--- START ---

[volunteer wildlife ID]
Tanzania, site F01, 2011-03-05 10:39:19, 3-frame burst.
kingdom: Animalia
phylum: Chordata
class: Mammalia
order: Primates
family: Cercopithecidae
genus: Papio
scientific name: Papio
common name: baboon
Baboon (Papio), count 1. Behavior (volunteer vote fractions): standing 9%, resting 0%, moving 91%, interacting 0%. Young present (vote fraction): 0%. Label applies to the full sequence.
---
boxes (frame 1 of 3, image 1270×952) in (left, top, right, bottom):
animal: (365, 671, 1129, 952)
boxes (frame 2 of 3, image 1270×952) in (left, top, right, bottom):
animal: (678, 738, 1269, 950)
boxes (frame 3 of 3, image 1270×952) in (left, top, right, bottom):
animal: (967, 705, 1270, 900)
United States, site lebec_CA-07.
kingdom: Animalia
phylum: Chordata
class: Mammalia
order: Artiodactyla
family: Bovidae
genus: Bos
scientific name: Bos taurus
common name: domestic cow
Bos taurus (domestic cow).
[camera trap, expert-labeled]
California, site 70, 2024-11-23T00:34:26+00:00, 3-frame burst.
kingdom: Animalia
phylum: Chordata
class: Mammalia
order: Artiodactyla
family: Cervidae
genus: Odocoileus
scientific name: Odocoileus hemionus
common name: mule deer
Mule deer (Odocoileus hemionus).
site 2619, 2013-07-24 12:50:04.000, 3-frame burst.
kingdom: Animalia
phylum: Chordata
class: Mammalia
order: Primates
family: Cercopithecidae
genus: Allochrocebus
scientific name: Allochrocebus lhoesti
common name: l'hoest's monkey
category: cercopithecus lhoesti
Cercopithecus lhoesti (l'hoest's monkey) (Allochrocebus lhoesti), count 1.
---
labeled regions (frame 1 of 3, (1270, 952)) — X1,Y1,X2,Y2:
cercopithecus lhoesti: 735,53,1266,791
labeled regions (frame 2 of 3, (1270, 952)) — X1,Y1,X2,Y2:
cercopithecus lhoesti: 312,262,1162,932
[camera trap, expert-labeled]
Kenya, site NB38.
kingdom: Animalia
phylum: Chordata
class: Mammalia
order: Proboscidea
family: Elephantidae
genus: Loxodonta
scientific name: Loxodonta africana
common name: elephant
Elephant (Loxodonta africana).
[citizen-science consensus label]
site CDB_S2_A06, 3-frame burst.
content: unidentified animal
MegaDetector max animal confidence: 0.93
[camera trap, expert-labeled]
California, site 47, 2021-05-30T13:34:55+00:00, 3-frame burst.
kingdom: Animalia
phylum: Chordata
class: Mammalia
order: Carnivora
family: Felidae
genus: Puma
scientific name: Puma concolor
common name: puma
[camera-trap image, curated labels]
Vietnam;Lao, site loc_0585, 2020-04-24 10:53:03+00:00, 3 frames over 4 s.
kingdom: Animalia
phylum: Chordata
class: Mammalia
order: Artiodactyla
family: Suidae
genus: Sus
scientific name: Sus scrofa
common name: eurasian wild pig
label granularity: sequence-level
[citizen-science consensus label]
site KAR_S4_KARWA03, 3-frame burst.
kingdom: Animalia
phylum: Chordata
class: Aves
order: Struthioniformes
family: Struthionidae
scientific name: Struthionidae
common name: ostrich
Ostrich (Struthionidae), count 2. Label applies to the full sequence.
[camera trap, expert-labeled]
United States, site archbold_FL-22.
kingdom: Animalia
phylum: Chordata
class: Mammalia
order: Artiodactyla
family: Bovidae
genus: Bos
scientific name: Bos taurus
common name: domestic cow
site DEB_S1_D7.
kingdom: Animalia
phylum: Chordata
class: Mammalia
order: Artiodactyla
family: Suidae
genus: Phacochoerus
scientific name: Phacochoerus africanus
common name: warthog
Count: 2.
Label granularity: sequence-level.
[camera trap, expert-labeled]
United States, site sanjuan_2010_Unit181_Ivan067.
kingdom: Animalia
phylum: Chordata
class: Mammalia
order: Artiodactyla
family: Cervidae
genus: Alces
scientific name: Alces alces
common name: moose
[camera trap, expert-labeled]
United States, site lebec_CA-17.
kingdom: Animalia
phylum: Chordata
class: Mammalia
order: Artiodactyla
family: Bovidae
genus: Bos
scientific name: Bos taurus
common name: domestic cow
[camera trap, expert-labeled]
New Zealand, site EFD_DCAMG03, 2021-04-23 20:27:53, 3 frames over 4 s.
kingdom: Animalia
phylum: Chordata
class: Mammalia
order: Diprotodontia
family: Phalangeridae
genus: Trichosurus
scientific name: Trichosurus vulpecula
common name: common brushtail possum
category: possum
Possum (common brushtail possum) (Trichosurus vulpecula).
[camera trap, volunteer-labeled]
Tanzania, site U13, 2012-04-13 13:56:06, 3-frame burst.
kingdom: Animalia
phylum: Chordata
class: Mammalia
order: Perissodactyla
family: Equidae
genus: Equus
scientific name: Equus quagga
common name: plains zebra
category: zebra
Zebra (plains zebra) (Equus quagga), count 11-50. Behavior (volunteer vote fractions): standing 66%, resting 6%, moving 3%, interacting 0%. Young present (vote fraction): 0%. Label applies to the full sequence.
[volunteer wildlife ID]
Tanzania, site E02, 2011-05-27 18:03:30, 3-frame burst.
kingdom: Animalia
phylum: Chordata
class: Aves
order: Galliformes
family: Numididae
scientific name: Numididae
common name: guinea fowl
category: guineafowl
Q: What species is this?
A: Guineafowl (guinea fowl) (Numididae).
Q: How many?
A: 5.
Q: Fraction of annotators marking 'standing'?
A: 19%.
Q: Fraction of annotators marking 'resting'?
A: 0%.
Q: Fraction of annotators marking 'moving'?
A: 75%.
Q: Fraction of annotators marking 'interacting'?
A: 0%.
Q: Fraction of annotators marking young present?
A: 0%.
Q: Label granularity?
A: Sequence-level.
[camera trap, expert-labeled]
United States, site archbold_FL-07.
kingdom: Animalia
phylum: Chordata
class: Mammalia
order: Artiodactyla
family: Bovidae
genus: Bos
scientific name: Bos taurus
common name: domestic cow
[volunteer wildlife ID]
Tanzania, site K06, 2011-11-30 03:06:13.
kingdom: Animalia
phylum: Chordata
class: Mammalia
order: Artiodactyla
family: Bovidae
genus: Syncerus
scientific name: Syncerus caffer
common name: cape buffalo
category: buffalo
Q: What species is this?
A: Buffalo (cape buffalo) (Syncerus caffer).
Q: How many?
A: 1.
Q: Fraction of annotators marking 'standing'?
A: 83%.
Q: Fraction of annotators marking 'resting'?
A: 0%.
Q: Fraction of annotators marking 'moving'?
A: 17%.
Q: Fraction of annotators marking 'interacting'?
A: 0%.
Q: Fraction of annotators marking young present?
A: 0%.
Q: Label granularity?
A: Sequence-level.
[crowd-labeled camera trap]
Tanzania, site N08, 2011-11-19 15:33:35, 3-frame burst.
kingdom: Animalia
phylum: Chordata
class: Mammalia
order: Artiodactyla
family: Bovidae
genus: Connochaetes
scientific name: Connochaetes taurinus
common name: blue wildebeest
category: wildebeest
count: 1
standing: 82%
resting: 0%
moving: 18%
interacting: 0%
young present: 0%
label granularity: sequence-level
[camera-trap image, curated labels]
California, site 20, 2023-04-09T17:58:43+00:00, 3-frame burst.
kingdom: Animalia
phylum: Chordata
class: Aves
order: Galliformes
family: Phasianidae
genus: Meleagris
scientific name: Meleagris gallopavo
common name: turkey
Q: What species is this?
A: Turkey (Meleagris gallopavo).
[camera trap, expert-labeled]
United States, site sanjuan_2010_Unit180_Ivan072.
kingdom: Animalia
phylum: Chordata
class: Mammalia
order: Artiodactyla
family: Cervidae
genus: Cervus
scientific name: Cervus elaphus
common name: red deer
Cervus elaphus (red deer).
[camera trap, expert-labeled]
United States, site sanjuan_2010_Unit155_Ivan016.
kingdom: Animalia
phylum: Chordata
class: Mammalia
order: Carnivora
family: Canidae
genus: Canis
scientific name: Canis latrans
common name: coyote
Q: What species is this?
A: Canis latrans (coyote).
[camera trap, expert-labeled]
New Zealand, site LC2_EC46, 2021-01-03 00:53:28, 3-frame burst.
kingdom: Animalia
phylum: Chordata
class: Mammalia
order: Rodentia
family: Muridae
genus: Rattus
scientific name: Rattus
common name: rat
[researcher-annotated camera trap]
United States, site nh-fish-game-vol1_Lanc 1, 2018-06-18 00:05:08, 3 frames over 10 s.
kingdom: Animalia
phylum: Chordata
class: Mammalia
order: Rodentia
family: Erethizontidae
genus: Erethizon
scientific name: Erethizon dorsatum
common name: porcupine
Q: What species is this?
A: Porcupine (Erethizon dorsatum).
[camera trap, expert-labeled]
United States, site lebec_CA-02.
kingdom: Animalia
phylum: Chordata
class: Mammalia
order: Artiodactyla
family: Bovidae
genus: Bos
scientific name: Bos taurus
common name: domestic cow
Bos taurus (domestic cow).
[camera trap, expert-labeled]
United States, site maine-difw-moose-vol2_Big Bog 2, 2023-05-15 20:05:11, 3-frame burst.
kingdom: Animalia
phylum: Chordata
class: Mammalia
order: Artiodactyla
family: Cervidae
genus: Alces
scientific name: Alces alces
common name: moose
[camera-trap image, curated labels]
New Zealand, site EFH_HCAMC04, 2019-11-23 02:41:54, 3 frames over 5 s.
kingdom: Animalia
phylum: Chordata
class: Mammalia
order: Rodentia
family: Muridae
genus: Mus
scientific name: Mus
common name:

--- END ---

EXERCISE DETAILS
Keep both end lines and retype everything in the records above from the line containing "site KAR_S4_KARWA03, 3-frame burst." through the line containing "Tanzania, site U13, 2012-04-13", exactly, with nothing else.

RESULT BELOW
site KAR_S4_KARWA03, 3-frame burst.
kingdom: Animalia
phylum: Chordata
class: Aves
order: Struthioniformes
family: Struthionidae
scientific name: Struthionidae
common name: ostrich
Ostrich (Struthionidae), count 2. Label applies to the full sequence.
[camera trap, expert-labeled]
United States, site archbold_FL-22.
kingdom: Animalia
phylum: Chordata
class: Mammalia
order: Artiodactyla
family: Bovidae
genus: Bos
scientific name: Bos taurus
common name: domestic cow
site DEB_S1_D7.
kingdom: Animalia
phylum: Chordata
class: Mammalia
order: Artiodactyla
family: Suidae
genus: Phacochoerus
scientific name: Phacochoerus africanus
common name: warthog
Count: 2.
Label granularity: sequence-level.
[camera trap, expert-labeled]
United States, site sanjuan_2010_Unit181_Ivan067.
kingdom: Animalia
phylum: Chordata
class: Mammalia
order: Artiodactyla
family: Cervidae
genus: Alces
scientific name: Alces alces
common name: moose
[camera trap, expert-labeled]
United States, site lebec_CA-17.
kingdom: Animalia
phylum: Chordata
class: Mammalia
order: Artiodactyla
family: Bovidae
genus: Bos
scientific name: Bos taurus
common name: domestic cow
[camera trap, expert-labeled]
New Zealand, site EFD_DCAMG03, 2021-04-23 20:27:53, 3 frames over 4 s.
kingdom: Animalia
phylum: Chordata
class: Mammalia
order: Diprotodontia
family: Phalangeridae
genus: Trichosurus
scientific name: Trichosurus vulpecula
common name: common brushtail possum
category: possum
Possum (common brushtail possum) (Trichosurus vulpecula).
[camera trap, volunteer-labeled]
Tanzania, site U13, 2012-04-13 13:56:06, 3-frame burst.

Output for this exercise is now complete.